ASGARİ ÜCRETİN MALİYETİ İŞVERENDEN ALINDI TOPLUMA YANSITILDI
Dr. Aziz Çelik de kurulda genelde sermaye ve hükümet temsilcilerinin uzlaşarak karar verdiğini ve işçi sınıfının temsilcilerinin taleplerinin karşılanmadığını söylüyor:
“Asgari ücret artışı konusunda sermayedarların direncini kırmak için hükümet asgari ücretin işverene maliyetini düşürücü yöntemler kullandı. Vergi ve sigorta prim teşvikleri yapıldı. Böylece asgari ücret artışının bir bölümü bütçeden veya işsizlik sigortası fonundan karşılanmış oldu. Asgari ücretin maliyeti işverenlerden alınıp topluma ve işçilere yansıtıldı.

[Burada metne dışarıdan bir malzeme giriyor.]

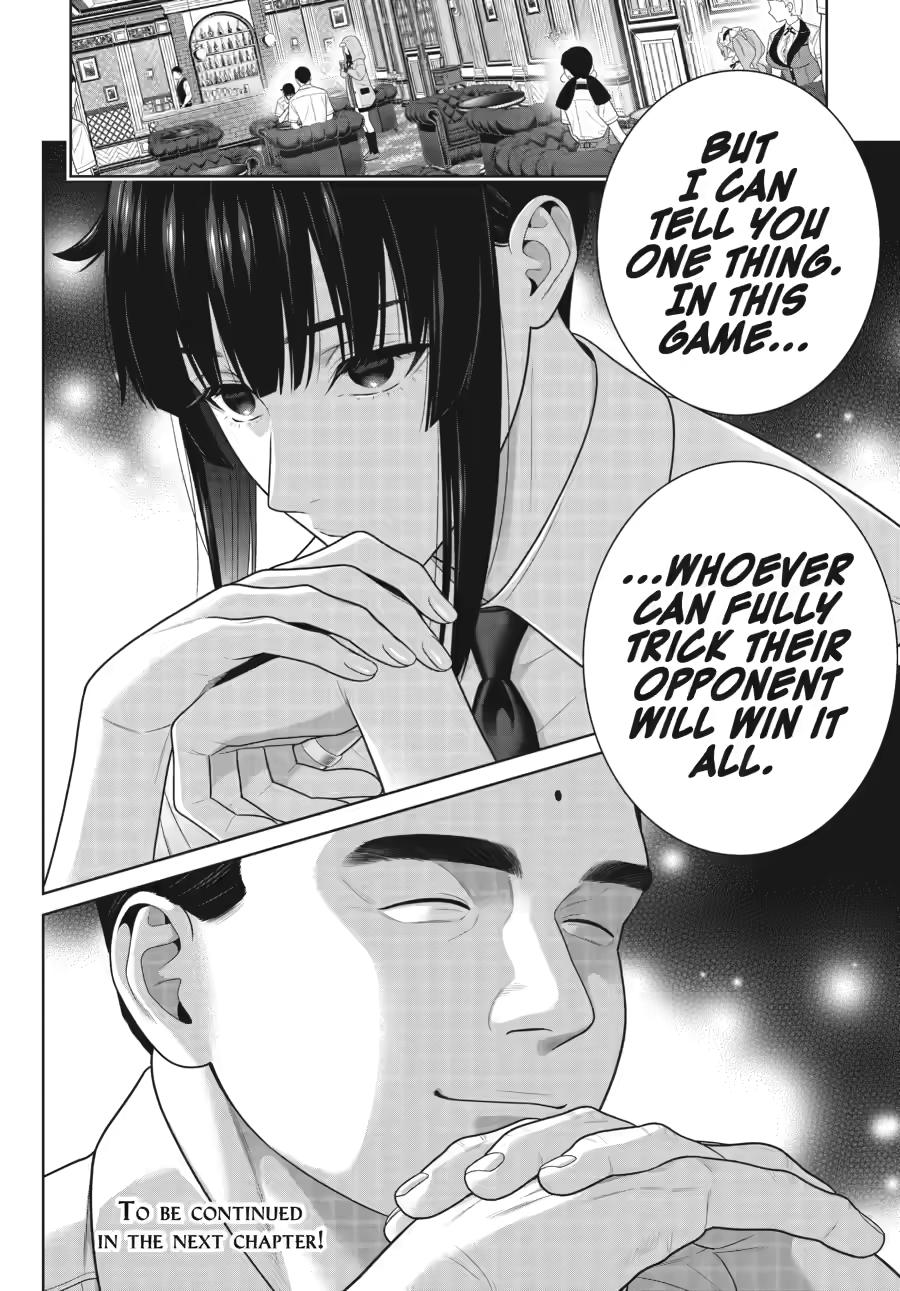 Kakegurui chapter 122 page 30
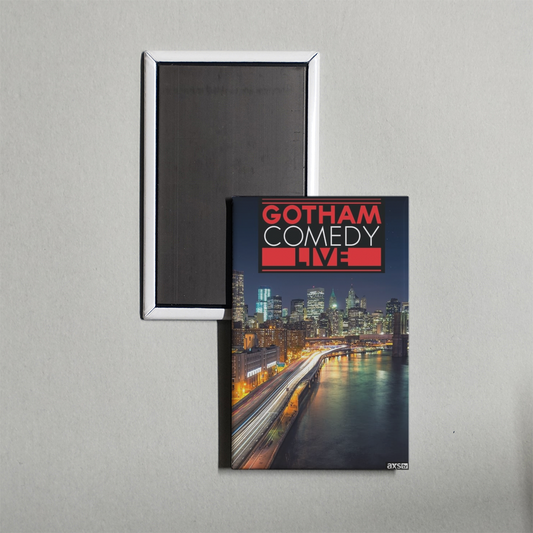 Gotham Comedy Live TV Show Fridge Magnet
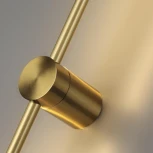 Настенный светильник Odeon Light Fillini 4335/18WGP золото IP20 LED 18W 849Лм 3000K/4000K (220V)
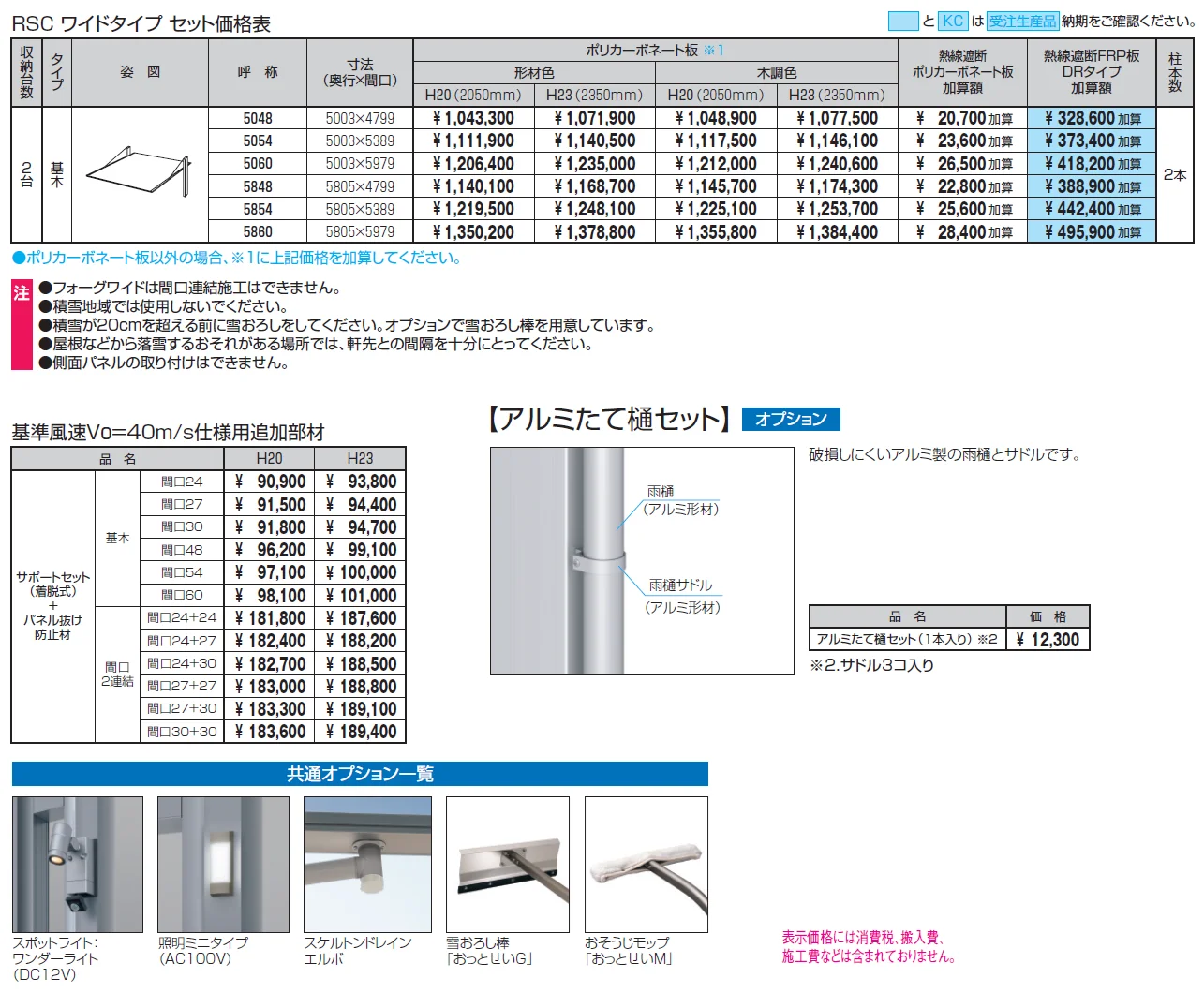 フォーグワイド／4G ワイド（基本）【2024年版】_価格_1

“Sendikalar asgari ücret konusunu topluma mal etme ve yönde bir toplumsal talep ve beklenti yaratma konusunda zayıf kaldı. Sendikalı işçilerin önemli bir bölümünün asgari ücretten fazla ücret alıyor olması sendikaların asgari ücret etrafından güçlü bir mücadele yürütmesini engelledi. Oysa asgari ücret genel ücret seviyesini yukarı çeken bir etkiye sahip. Öte yandan büyük sendikaların son yıllarda hükümetin etki alanında olması asgari ücret etrafında güçlü bir mücadele için ciddi bir açmaz oluşturuyor.”

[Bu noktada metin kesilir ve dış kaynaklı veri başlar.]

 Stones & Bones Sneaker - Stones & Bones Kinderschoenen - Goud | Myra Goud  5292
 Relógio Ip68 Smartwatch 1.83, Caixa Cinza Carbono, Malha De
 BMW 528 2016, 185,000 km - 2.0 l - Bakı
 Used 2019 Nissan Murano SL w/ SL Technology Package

DİSK Başkanı Arzu Çerkezoğlu, eskiden kanunla düzenlenmiş olan kurulun cumhurbaşkanlığına bağlanabilmesi için önce bir kanun hükmünde kararname ile İş Kanunu’nun ilgili maddesinin iptal edildiğini, çıkarılan cumhurbaşkanlığı kararnamesi ile kurulun cumhurbaşkanlığına bağlandığını söyledi.
Çerkezoğlu böylece “kanunla düzenlenen konular hakkında cumhurbaşkanlığı kararnamesi çıkarılamaz” kuralının etrafından dolanıldığını söyleyerek uygulamayı eleştirmişti:
“Asgari Ücret Tespit Komisyonu’nun cumhurbaşkanlığı teşkilatı içine alınması CBK ile komisyonun yapısının değiştirilmesine olanak tanımaktadır. TBMM’nin kanunla yapabileceği bir değişiklik cumhurbaşkanının iki dudağı arasına terk edilmiştir. Cumhurbaşkanı Asgari Ücret Tespit Komisyonun üye bileşimini istediği gibi değiştirebilecek ve müdahale edebilecektir.”